[Data entries]

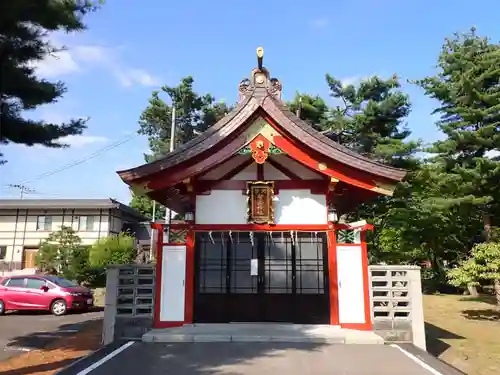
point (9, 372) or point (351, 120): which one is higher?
point (351, 120)

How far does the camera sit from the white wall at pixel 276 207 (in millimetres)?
9531

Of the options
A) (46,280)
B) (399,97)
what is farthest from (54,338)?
(399,97)

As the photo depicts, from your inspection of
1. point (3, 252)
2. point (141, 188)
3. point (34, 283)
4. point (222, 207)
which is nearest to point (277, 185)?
point (222, 207)

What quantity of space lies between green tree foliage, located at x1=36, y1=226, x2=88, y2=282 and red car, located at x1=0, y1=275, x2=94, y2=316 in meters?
7.78

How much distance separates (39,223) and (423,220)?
28.0 m

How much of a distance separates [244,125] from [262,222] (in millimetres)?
2141

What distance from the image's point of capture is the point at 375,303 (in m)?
8.91

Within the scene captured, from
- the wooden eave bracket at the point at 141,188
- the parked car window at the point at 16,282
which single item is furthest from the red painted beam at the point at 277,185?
the parked car window at the point at 16,282

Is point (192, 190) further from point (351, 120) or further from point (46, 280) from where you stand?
point (351, 120)

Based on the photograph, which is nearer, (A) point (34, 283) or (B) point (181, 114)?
(A) point (34, 283)

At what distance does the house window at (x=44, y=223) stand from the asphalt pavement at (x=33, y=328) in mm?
18199

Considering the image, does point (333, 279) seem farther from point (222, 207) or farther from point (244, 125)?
point (244, 125)

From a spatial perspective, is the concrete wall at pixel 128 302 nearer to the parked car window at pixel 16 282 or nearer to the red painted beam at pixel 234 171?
the red painted beam at pixel 234 171

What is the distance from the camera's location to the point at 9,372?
278 inches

→ Exercise brief
Print nothing but the lines from the line with "How far does" to the last line of the records above. Both of those lines count.

→ Exercise output
How far does the camera sit from the white wall at pixel 276 207 (in millimetres)?
9531

Of the options
A) (46,280)
B) (399,97)
what is farthest from (54,338)?
(399,97)

As the photo depicts, from your inspection of
1. point (3, 252)
2. point (141, 188)
3. point (34, 283)
4. point (222, 207)
which is nearest to point (277, 185)?
point (222, 207)

What quantity of space lies between green tree foliage, located at x1=36, y1=226, x2=88, y2=282 and red car, located at x1=0, y1=275, x2=94, y2=316 in meters?
7.78

How much distance separates (39,223) and (423,220)?
28.0 m

How much of a distance separates [244,125] from [262,222] (in millimetres)?
2141

What distance from the image's point of capture is the point at 375,303 (in m)?
8.91

Within the scene captured, from
- the wooden eave bracket at the point at 141,188
- the parked car window at the point at 16,282
which single item is furthest from the red painted beam at the point at 277,185?
the parked car window at the point at 16,282

Is point (192, 190) further from point (351, 120) or further from point (46, 280) from where you stand?
point (351, 120)

Based on the photograph, which is nearer, (A) point (34, 283) or (B) point (181, 114)?
(A) point (34, 283)

At what distance does the house window at (x=44, y=223) stand from the asphalt pavement at (x=33, y=328) in mm?
18199

Considering the image, does point (333, 279) seem farther from point (222, 207) or farther from point (244, 125)?
point (244, 125)

From a spatial perspective, is the concrete wall at pixel 128 302 nearer to the parked car window at pixel 16 282 or nearer to the red painted beam at pixel 234 171?
the red painted beam at pixel 234 171

What is the distance from the camera's location to the point at 9,372?
278 inches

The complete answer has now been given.